Permaneció por un tiempo en aquella población o comunidad,
donde había establecido su morada. Una vez restablecida la paz entre los
clérigos, cuando ya pensaba regresar a su monasterio, de repente empezaron a
faltarle las fuerzas; llamó entonces a los hermanos y les indicó que se acercaba
el momento de su muerte. Ellos, todos a una, empezaron a entristecerse y a
decirle entre lágrimas:
«¿Por qué nos dejas, padre? ¿A quién nos encomiendas en
nuestra desolación? Invadirán tu grey lobos rapaces; ¿quién nos defenderá de sus
mordeduras, si nos falta el pastor? Sabemos que deseas estar con Cristo, pero
una dilación no hará que se pierda ni disminuya tu premio; compadécete más bien
de nosotros, a quienes dejas.»
Entonces él, conmovido por este llanto, lleno como estaba siempre
de entrañas de misericordia en el Señor, se cuenta que lloró también; y, vuelto
al Señor, dijo tan sólo estas palabras en respuesta al llanto de sus hermanos:
«Señor, si aún soy necesario a tu pueblo, no rehuyo el trabajo;
hágase tu voluntad.»
¡Oh varón digno de toda alabanza, nunca derrotado por las
fatigas ni vencido por la tumba, igualmente dispuesto a lo uno y a lo otro, que
no tembló ante la muerte ni rechazó la vida! Con los ojos y las manos
continuamente levantados al cielo, no cejaba en la oración; y como los
presbíteros, que por entonces habían acudido a él, le rogasen que aliviara un
poco su cuerpo cambiando de posición, les dijo:
«Dejad, hermanos, dejad que mire al cielo y no a la tierra, y
que mi espíritu, a punto ya de emprender su camino, se dirija al Señor.»
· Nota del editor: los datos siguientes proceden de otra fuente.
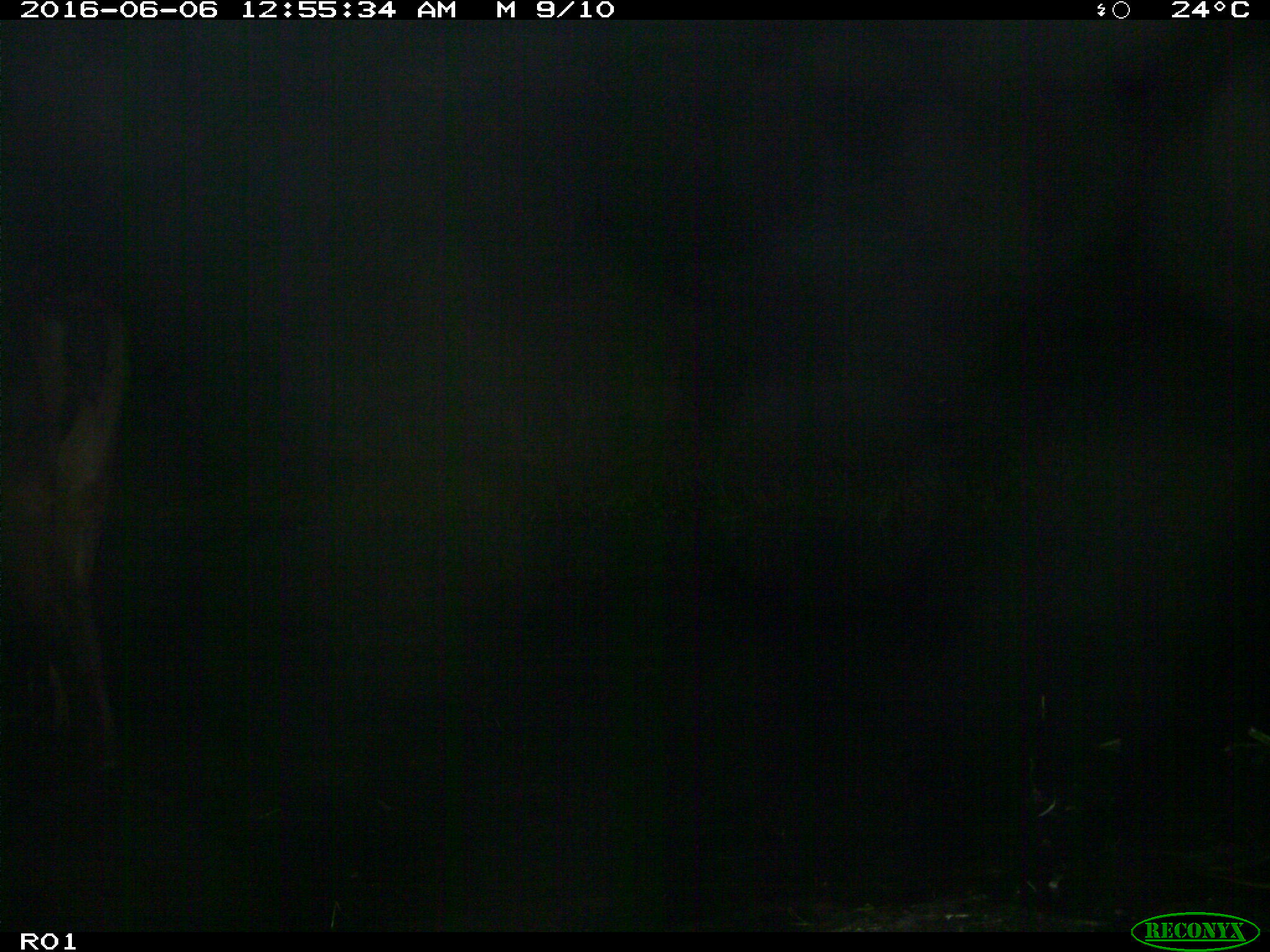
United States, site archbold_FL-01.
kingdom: Animalia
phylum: Chordata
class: Mammalia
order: Artiodactyla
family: Bovidae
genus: Bos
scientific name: Bos taurus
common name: domestic cow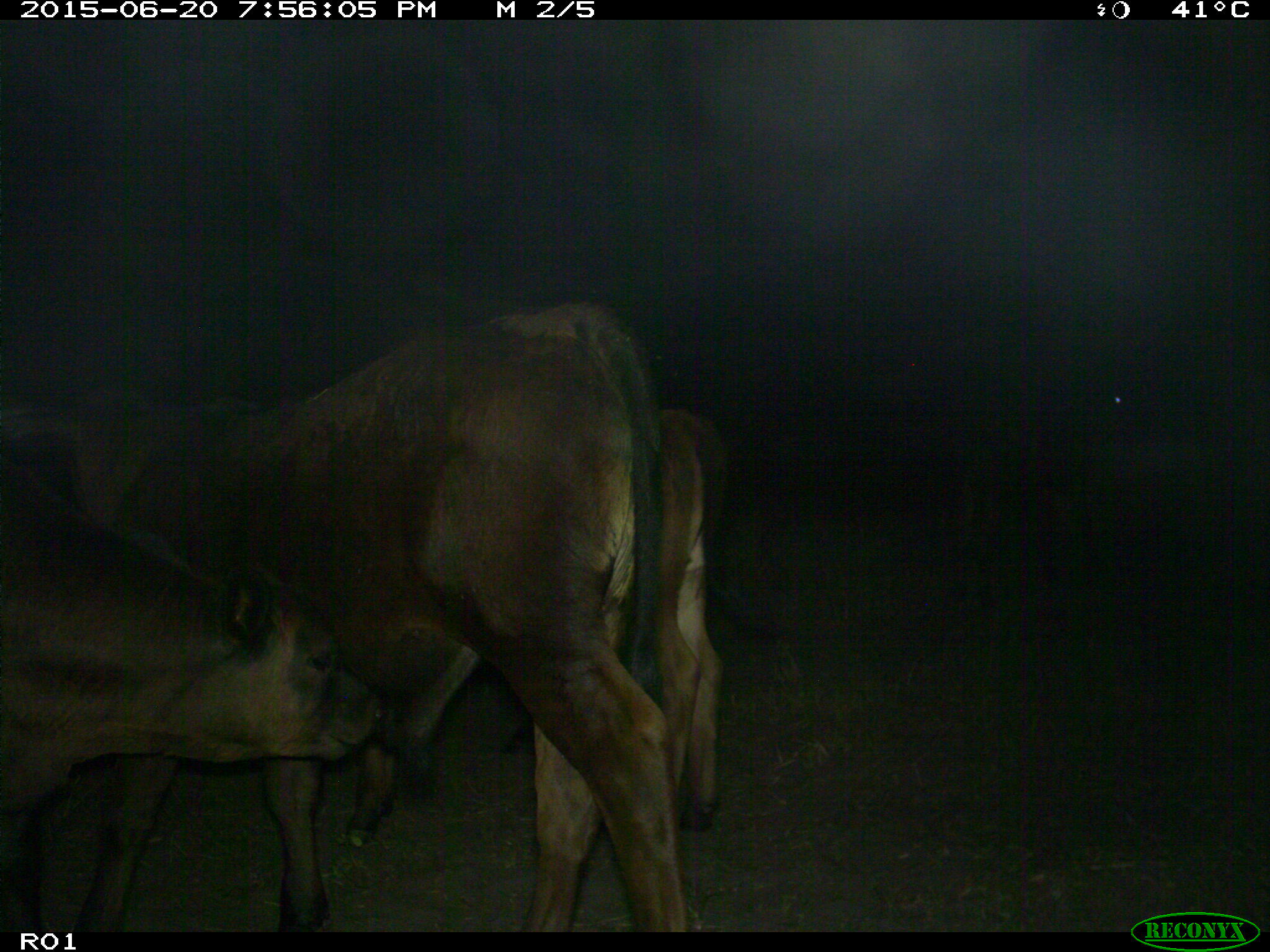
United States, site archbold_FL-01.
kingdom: Animalia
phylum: Chordata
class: Mammalia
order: Artiodactyla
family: Bovidae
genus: Bos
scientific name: Bos taurus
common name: domestic cow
Bos taurus (domestic cow).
Dicho esto, vio al demonio cerca de él, y le dijo:
«¿Por qué estás aquí, bestia feroz? Nada hallarás en mí,
malvado; el seno de Abraham está a punto de acogerme.»
Con estas palabras entregó su espíritu al cielo. Martín,
lleno de alegría, fue recibido en el seno de Abraham; Martín pobre y humilde
entró en el cielo, cargado de riquezas.